Senior Spotlight: Eva-Marie Quinones
Eva-Marie started out as an economics major and added a second major in global and international studies last year. "I’m passionate about economics and I really like politics, but I also like a more quantitative way of studying things. Economics combines both my policy interests and my interests in mathematics. As for international studies, it just presented a challenge. Growing up in the U.S., you hear primarily about American affairs, but other cultures and countries are so different; learning about each one of them presents an entirely new challenge and entirely new sort of world that opens up to you."
When asked what professors and classes have had the biggest effect on her, Eva-Marie replies that her Free Speech class was especially engaging. It was a course in the Human Rights Program with Thomas Keenan that focused on the legal provisions for free speech. The class led her to discover an interest in the law, and she is now considering pursuing a J.D. after graduation in conjunction with a Ph.D. in political science or a degree in international affairs. She also loves taking economics courses with her advisor, Pavlina Tcherneva. "Pavlina expects a lot from students, which means that we really have to grow in her classes."
Professor Tcherneva is also her Senior Project advisor alongside James Ketterer; Quinones is writing about the economic factors that enabled the spread of far-right political parties in Western Europe. This year, she was nominated by the College for the Marshall, Mitchell, and Rhodes Scholarships and the Watson Fellowship, and was the College's first-ever finalist for the Rhodes Scholarship. She is currently under consideration for the Watson Fellowship.
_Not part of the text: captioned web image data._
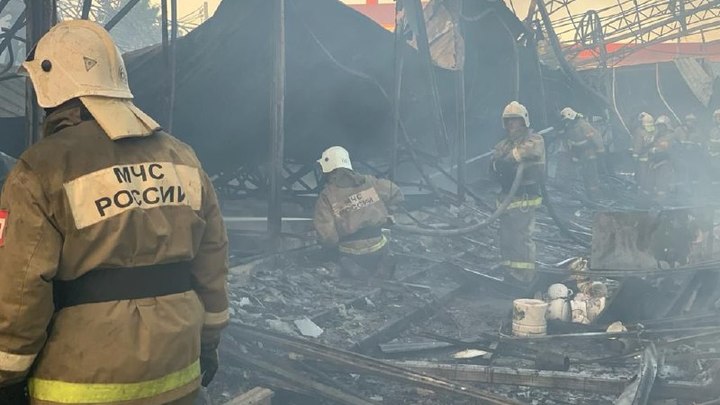 Кто ответит? Названа причина масштабного пожара на центральном рынке в Шахтах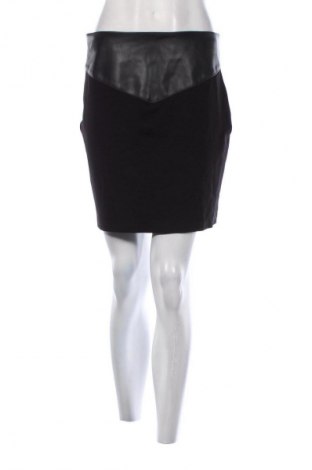 Пола ONLY, Размер M, Цвят Черен, Цена 2,04 €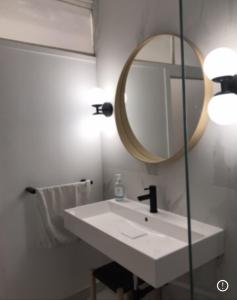 y baño con lavabo y espejo. en PLAZA CABILDO 4, en Sanlúcar de Barrameda
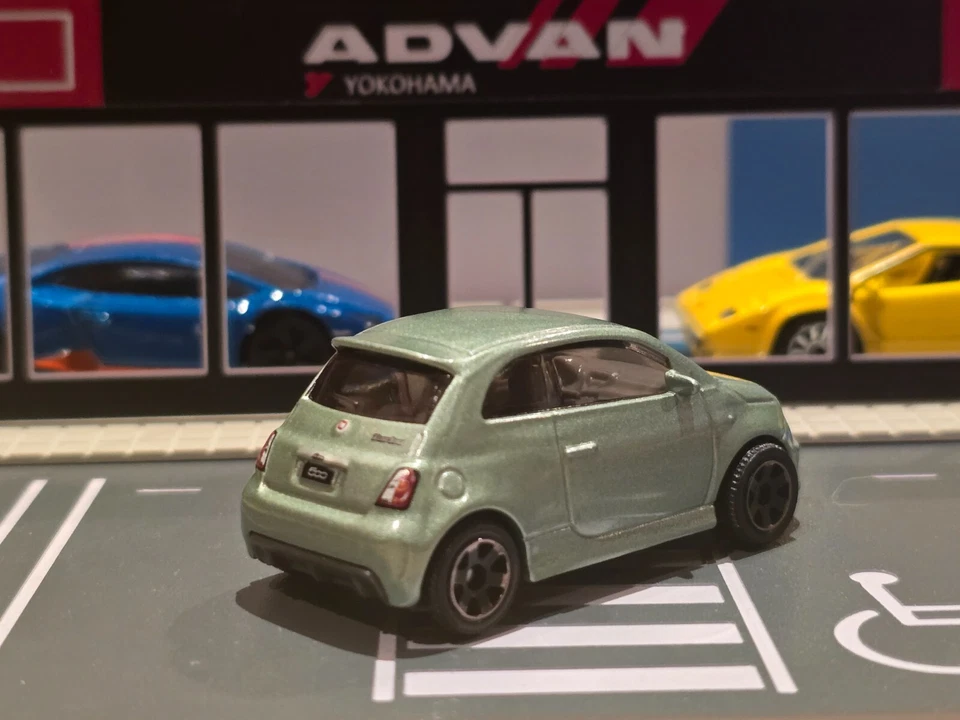 💎 SUELTO 2024 MATCHBOX 1:64 VERDE COMO NUEVO '19 FIAT 500 TURBO de multipack Foto 3 de 4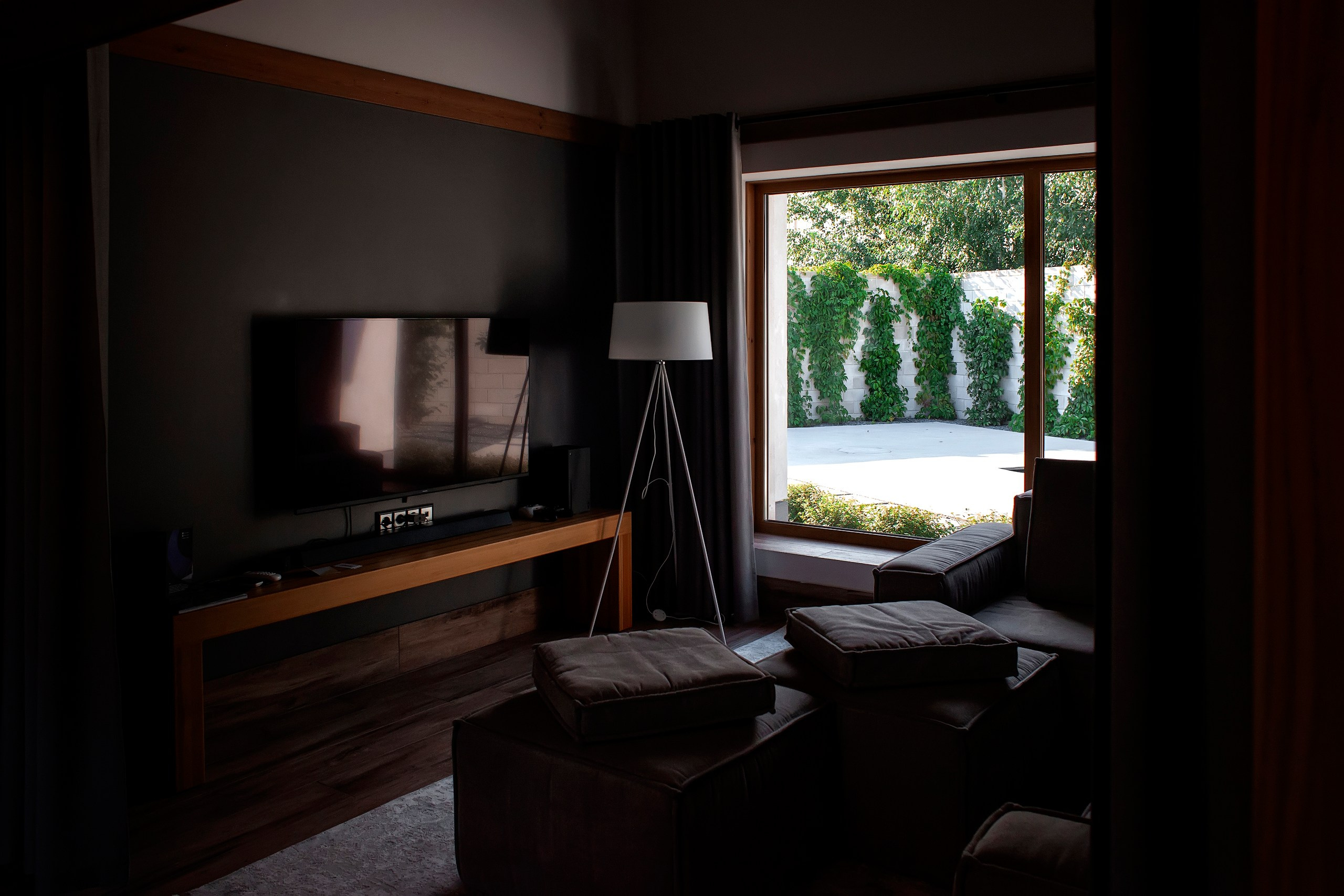 Внутренний интерьер виллы, где проходила свадебная съёмка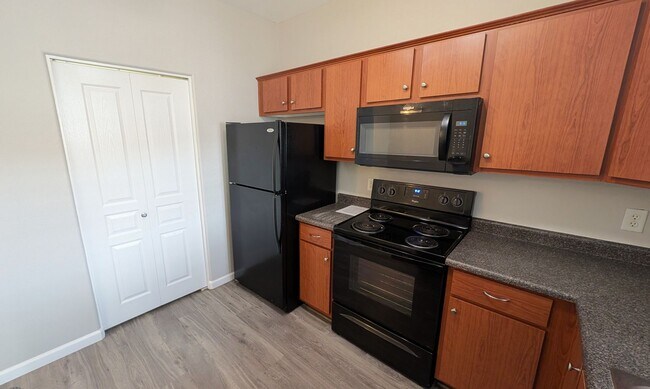 Building Photo - 1 Bedroom Condo in the Solana Townhome Community Near E Baseline Rd and S Higley Rd!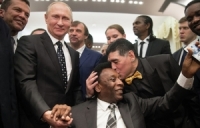 بوتين يلتقي أساطير كرة القدم في الكرملين 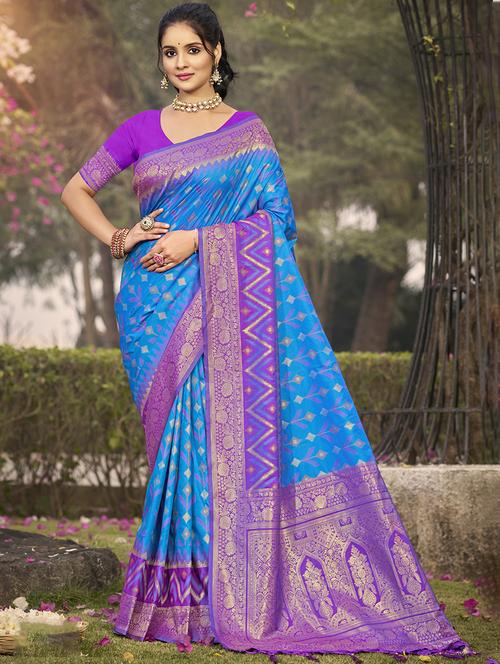 women self design bordered saree with blouse - 21708900 - Very Small Image - 1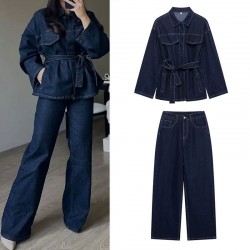 A casual suit for women with visible thread decoration, a belt, flap decoration, long-sleeved lapels, loose shirt, jacket, straight-leg trousers and casual wear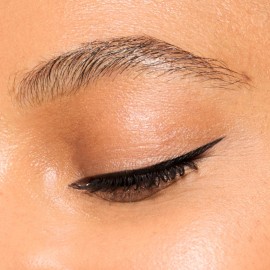 Honest Beauty Longlasting Liquid Eyeliner | Smudge + Flake Proof, Precise Application | Hypoallergenic, Vegan, + Cruelty Free | Black, 0.58 fl oz Honest Beauty Longlasting Liquid Eyeliner | Smudge + Flake Proof, Precise Application | Hypoallergenic, Vegan, + Cruelty Free | Black, 0.58 fl oz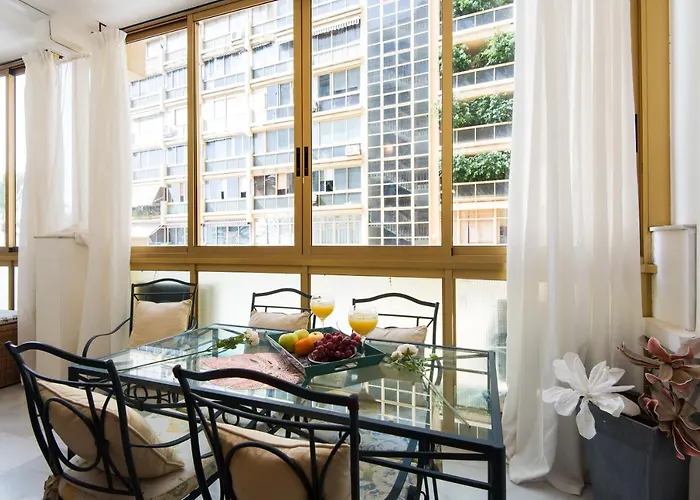 Rentandhomes Beachfront Center 公寓 *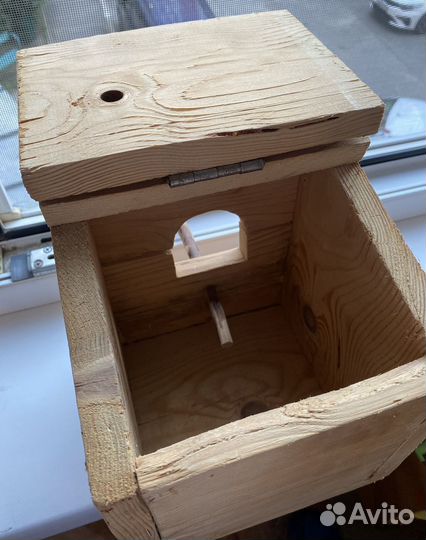 Гнездовой ящик для попугаев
Around a busy academic schedule, Eva-Marie is broadly involved in campus life. She leads the Model United Nations Initiative, which hosts an annual conference at Bard for middle and high school students. She also competes nationally with the Bard Debate Union and serves as a team captain. Eva-Marie works as a peer mentor, supporting students who come to Annandale from Bard's global partner institutions, such as Al-Quds University in the West Bank and American University of Central Asia in Kyrgyzstan. Peer mentors help visiting students make friends, adjust to the different culture, and integrate into the campus community.
Eva-Marie has immersed herself in campus activism and politics. "Bard is one of the most politically active campuses in the nation, which is incredible," she says. "I absolutely love being in a place where people are helping in political campaigns or interning for political organizations, but also engaged in student protests and active dissent." Eva-Marie acts as a student voting rights advocate through the Election at Bard Initiative, serving as a Vote Everywhere Ambassador and team leader with the Andrew Goodman Foundation, which partners with Bard's Center for Civic Engagement. She has served on the Student Government since she was a first-year student.
The ease of getting involved on campus and connecting with classmates has struck Eva-Marie since she was a first-year. "Everyone on campus is passionate about something. Even if you don’t think that you have anything in common with them, everyone is completely devoted to at least one thing. It’s nice to be able to talk to someone about something you know nothing about and just see their eyes light up and hear them discuss something they care about."
How has Bard changed her life? "I used to be really shy," Eva-Marie explains, "and Bard forced me to come out of my shell. I’m more outgoing and more confident in who I am, but because I’m also more knowledgeable and more informed, I think that Bard has really made me the active citizen that I am today. I've had to push myself and I'm a stronger person for it."